I’ve just mentioned earlier that Marek’s disease is not zoonotic.

We could easily be carriers of such disease as it’s airborne and sticks to different surfaces.

Yet, it doesn’t affect a man and causes no clinical signs.

This means that it is not a virus that can infect humans and cause harm or make us sick.

Can a vaccinated chicken get Mareks?

The chances of a well-vaccinated flock are very minimal.

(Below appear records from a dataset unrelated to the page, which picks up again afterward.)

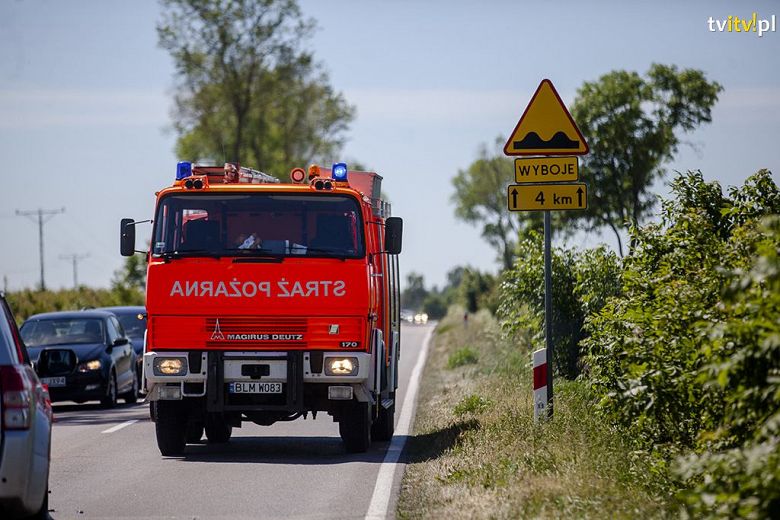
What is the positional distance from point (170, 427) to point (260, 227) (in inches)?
89.2

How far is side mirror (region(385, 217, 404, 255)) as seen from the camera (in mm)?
14969

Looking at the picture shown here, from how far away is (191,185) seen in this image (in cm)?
1462

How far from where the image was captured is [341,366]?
559 inches

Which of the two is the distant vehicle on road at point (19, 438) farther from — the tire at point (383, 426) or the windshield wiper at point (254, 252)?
the tire at point (383, 426)

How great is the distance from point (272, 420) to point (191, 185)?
8.54 ft

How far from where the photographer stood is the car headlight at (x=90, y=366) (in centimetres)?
2261

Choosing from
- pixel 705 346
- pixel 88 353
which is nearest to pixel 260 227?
pixel 705 346

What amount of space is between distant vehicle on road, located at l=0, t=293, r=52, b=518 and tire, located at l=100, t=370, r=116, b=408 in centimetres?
1389

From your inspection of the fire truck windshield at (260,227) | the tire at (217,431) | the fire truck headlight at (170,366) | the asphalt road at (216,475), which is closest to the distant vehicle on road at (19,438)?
the asphalt road at (216,475)

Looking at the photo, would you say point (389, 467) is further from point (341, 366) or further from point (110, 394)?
point (110, 394)

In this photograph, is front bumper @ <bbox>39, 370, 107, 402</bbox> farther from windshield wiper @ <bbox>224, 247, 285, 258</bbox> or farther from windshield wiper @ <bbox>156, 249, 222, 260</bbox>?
windshield wiper @ <bbox>224, 247, 285, 258</bbox>

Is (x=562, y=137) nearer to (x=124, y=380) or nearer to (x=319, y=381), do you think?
(x=319, y=381)

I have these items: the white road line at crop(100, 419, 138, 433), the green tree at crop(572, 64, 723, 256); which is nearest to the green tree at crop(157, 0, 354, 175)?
the green tree at crop(572, 64, 723, 256)

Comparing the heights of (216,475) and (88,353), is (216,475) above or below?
below
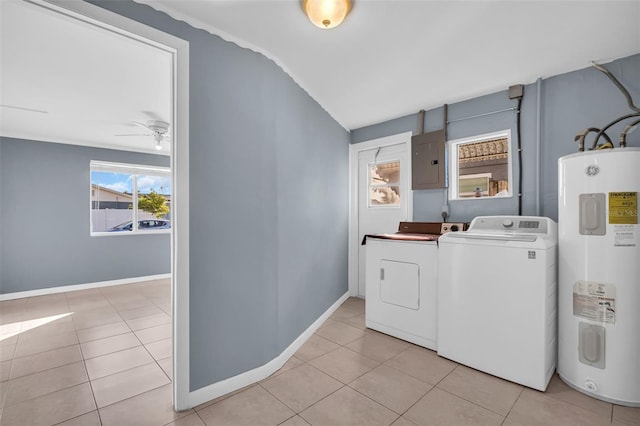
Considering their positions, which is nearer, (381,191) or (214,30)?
(214,30)

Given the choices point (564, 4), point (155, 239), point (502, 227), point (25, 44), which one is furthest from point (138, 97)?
point (502, 227)

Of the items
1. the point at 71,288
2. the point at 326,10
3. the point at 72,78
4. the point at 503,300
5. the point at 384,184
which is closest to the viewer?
the point at 326,10

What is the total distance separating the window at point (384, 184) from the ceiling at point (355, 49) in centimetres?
88

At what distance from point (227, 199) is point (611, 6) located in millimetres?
2694

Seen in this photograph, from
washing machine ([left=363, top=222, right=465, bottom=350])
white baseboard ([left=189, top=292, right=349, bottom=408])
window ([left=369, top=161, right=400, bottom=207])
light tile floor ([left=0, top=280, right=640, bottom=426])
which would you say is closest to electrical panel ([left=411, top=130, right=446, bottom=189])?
window ([left=369, top=161, right=400, bottom=207])

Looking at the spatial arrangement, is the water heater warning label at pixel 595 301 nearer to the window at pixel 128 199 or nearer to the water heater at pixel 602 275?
the water heater at pixel 602 275

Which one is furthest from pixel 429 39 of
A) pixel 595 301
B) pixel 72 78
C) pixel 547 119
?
pixel 72 78

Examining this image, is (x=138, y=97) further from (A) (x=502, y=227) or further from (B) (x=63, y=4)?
(A) (x=502, y=227)

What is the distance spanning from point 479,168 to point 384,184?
116cm

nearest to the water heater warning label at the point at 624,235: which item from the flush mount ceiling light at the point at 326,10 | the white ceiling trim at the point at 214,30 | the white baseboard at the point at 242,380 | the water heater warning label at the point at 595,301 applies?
the water heater warning label at the point at 595,301

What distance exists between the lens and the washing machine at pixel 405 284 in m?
2.53

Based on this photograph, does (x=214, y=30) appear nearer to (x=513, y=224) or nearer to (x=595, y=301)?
(x=513, y=224)

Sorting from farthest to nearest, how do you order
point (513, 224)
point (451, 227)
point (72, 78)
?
point (451, 227) < point (72, 78) < point (513, 224)

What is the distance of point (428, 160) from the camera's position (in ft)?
10.5
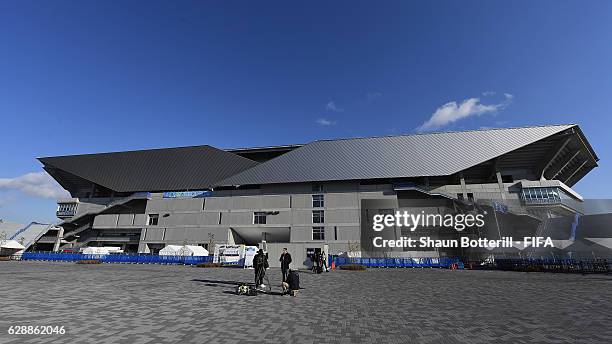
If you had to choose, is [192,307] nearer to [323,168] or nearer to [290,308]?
[290,308]

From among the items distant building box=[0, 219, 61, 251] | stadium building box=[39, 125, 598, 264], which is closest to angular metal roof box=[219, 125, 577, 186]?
stadium building box=[39, 125, 598, 264]

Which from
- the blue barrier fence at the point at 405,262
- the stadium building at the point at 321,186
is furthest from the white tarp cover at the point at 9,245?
the blue barrier fence at the point at 405,262

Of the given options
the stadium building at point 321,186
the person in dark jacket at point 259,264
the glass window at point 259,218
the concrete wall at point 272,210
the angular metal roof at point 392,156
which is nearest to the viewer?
the person in dark jacket at point 259,264

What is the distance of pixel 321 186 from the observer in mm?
49844

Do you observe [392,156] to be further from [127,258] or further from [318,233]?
[127,258]

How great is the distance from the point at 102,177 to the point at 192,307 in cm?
6841

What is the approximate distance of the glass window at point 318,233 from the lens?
46.7 meters

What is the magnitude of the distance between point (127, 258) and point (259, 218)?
20.7 meters

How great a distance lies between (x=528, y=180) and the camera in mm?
48156

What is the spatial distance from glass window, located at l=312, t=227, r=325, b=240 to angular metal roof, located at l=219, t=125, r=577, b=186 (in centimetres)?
866

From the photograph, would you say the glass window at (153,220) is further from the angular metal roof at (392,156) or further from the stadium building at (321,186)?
the angular metal roof at (392,156)

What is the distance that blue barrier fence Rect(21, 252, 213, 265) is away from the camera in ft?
122

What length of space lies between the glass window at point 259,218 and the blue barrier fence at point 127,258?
1374 centimetres

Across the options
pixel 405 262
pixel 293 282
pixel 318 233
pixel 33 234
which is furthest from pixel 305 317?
pixel 33 234
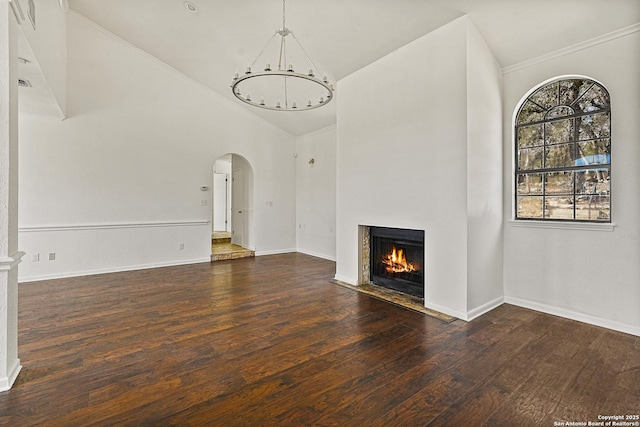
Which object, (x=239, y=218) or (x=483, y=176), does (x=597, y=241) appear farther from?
(x=239, y=218)

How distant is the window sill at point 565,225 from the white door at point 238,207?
6.05m

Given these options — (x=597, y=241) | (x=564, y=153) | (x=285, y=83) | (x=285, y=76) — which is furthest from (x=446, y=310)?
(x=285, y=83)

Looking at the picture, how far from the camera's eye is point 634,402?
1989 mm

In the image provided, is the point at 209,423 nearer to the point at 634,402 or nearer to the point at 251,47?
the point at 634,402

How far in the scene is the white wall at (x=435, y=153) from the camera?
334 centimetres

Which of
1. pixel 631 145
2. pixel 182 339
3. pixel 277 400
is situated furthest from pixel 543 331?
pixel 182 339

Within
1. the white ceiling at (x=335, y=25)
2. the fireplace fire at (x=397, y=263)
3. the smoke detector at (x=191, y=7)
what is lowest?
the fireplace fire at (x=397, y=263)

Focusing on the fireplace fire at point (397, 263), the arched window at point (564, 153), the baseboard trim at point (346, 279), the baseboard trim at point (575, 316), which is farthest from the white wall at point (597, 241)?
the baseboard trim at point (346, 279)

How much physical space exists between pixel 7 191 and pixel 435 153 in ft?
12.5

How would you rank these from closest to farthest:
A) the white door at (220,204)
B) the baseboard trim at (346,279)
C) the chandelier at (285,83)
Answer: the chandelier at (285,83) < the baseboard trim at (346,279) < the white door at (220,204)

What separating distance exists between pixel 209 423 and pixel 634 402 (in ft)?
8.76

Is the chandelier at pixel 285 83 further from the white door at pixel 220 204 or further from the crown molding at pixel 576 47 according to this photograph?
the white door at pixel 220 204

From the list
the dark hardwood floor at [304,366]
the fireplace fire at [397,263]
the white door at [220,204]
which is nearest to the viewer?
the dark hardwood floor at [304,366]

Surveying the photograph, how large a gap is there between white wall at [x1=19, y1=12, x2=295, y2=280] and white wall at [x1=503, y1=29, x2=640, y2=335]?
222 inches
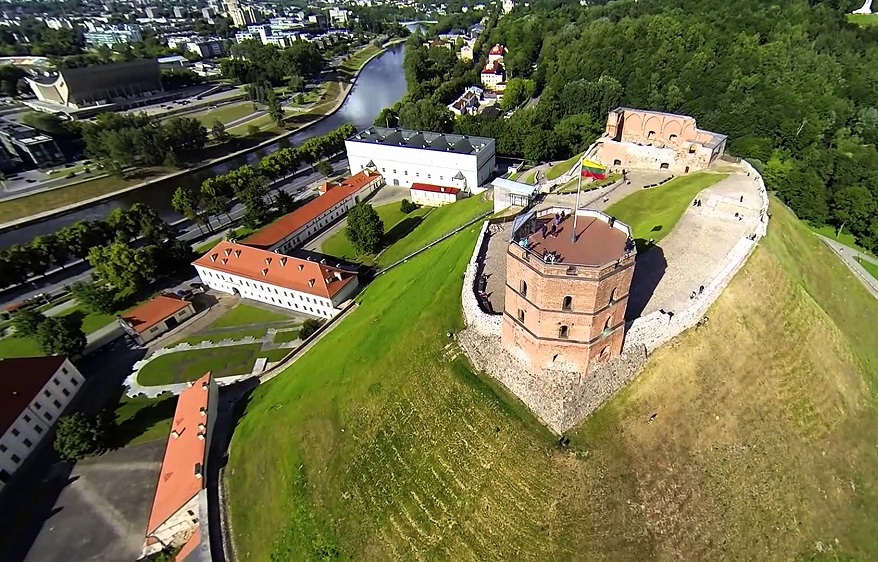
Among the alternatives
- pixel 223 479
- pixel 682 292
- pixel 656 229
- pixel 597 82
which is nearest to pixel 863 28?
pixel 597 82

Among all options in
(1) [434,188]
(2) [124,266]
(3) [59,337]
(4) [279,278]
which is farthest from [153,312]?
(1) [434,188]

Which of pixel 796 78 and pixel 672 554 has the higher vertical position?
pixel 796 78

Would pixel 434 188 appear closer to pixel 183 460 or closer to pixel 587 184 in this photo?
pixel 587 184

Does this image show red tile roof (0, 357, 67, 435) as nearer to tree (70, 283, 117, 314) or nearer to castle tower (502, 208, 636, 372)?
tree (70, 283, 117, 314)

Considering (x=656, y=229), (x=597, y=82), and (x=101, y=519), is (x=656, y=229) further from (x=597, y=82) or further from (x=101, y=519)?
(x=597, y=82)

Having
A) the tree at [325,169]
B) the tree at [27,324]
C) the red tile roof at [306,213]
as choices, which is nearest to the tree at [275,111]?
the tree at [325,169]

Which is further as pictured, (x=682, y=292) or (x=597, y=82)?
(x=597, y=82)

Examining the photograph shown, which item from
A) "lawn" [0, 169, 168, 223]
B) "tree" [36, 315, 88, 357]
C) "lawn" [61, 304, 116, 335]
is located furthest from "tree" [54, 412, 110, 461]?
"lawn" [0, 169, 168, 223]
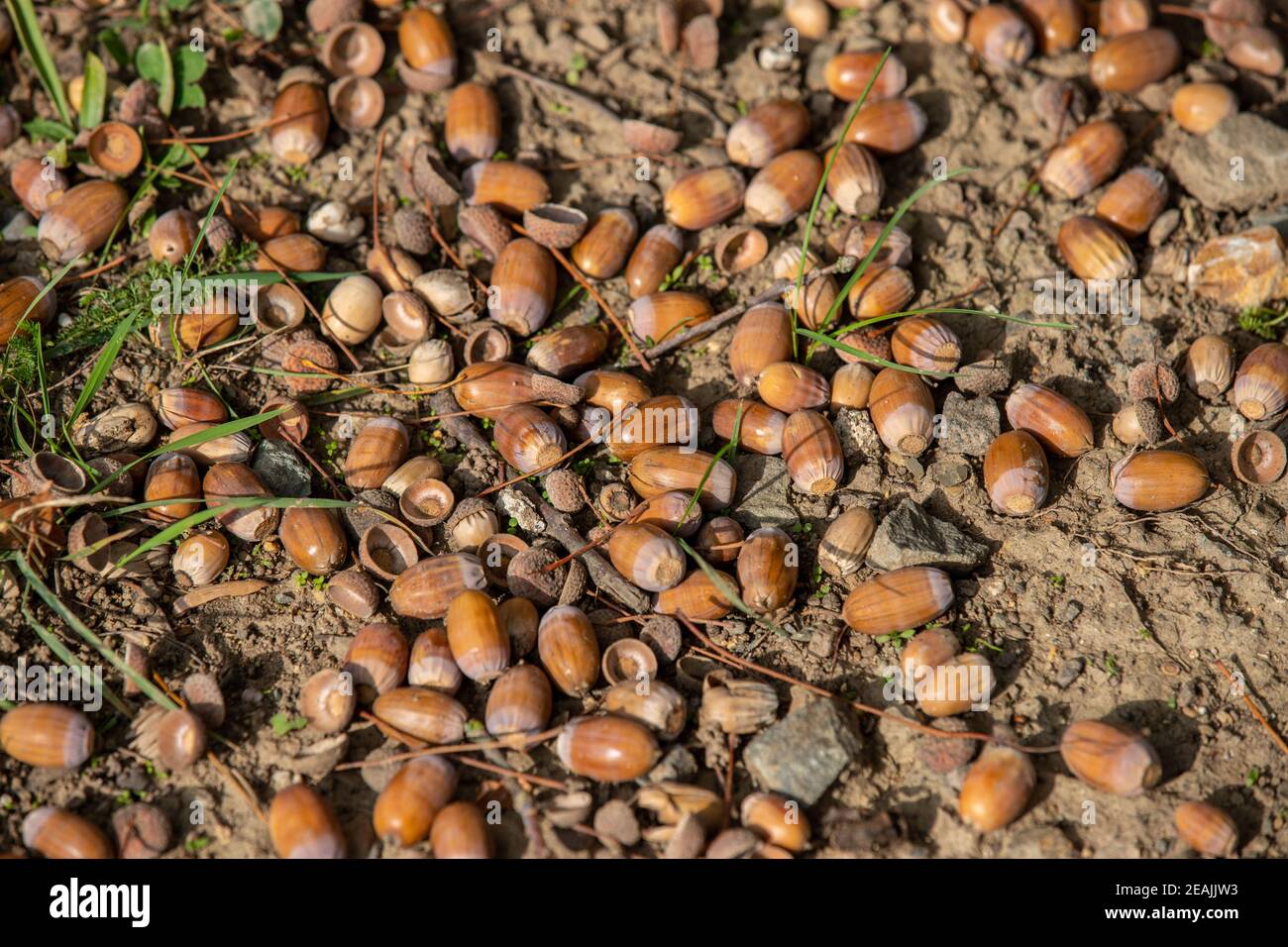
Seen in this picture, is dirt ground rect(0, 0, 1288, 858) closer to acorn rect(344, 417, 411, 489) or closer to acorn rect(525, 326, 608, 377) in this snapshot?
acorn rect(344, 417, 411, 489)

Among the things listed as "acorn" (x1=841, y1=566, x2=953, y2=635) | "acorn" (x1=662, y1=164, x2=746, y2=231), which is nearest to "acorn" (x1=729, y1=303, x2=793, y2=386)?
"acorn" (x1=662, y1=164, x2=746, y2=231)

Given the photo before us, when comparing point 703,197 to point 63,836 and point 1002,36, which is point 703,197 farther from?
point 63,836

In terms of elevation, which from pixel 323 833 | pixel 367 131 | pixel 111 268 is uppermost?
pixel 367 131

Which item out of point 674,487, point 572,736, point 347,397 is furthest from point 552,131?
point 572,736

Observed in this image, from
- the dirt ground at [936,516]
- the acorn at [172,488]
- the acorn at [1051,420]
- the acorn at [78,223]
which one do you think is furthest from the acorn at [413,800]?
the acorn at [78,223]

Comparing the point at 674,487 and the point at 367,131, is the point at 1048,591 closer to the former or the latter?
the point at 674,487

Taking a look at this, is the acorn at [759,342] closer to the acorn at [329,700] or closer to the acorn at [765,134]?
the acorn at [765,134]

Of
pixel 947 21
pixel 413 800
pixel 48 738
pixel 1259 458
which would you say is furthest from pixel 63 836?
pixel 947 21
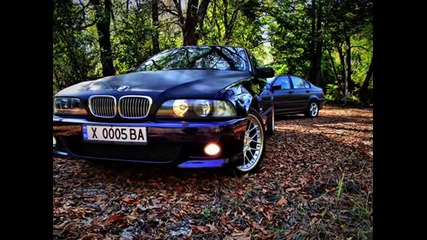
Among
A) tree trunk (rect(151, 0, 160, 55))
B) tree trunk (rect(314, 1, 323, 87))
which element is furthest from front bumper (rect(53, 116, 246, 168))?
tree trunk (rect(314, 1, 323, 87))

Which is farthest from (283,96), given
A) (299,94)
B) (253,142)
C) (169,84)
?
(169,84)

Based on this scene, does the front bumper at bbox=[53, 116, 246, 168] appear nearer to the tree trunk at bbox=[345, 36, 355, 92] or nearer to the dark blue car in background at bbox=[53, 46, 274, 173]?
the dark blue car in background at bbox=[53, 46, 274, 173]

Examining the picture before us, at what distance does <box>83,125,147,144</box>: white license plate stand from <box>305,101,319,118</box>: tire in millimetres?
8302

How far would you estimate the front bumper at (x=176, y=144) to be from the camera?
2.60 meters

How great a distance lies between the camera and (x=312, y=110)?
34.1 ft

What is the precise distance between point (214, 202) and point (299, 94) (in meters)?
7.84

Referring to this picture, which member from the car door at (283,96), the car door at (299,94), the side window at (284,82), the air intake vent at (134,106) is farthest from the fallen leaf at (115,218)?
the car door at (299,94)

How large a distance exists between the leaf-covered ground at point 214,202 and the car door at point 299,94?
19.7ft

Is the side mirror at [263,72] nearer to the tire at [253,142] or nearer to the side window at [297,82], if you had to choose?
the tire at [253,142]

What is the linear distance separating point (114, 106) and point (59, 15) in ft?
14.9

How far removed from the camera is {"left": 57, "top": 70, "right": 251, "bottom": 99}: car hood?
2732 millimetres
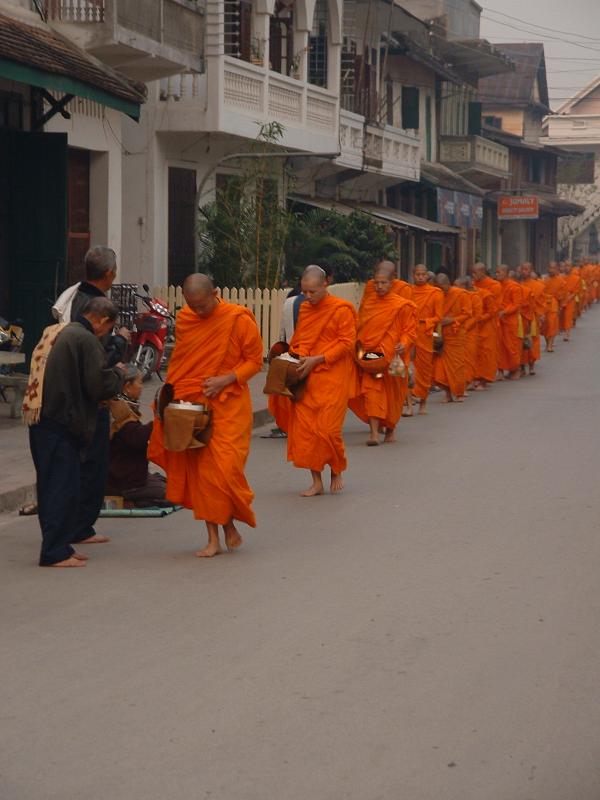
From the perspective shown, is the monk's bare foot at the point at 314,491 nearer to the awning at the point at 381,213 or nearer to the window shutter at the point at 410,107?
the awning at the point at 381,213

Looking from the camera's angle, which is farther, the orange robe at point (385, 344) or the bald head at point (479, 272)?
the bald head at point (479, 272)

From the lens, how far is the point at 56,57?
15.4m

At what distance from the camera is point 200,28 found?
2103cm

This is because the main function of the vaccine is to prevent the birds from getting the virus.

MDV Vaccines build the immune system and help it develop resistance to the virus.

Sometimes, a more virulent virus strain overcomes the bird’s immunity and still infect it, that’s only in rare cases.

How long will a chicken live with Marek’s?

The lifespan of Chickens infected by Marek’s disease depends on the type of virus strain that has infected it and the breed involved.

Infections might have happened at a younger age while the symptoms begin to show at a much later time.

Conclusion

Marek’s disease is a common disease in poultry farms also known as fowl paralysis.

Chickens affected by this virus show a variety of symptoms including loss of weight, depression, poor performance and paralysis.

Other common symptoms are immunosuppression, vision impairment, blindness, and an increase in the flock’s mortality rate.

There’s currently no cure for this virulent virus but vaccines and good hygiene practices have helped check the virus.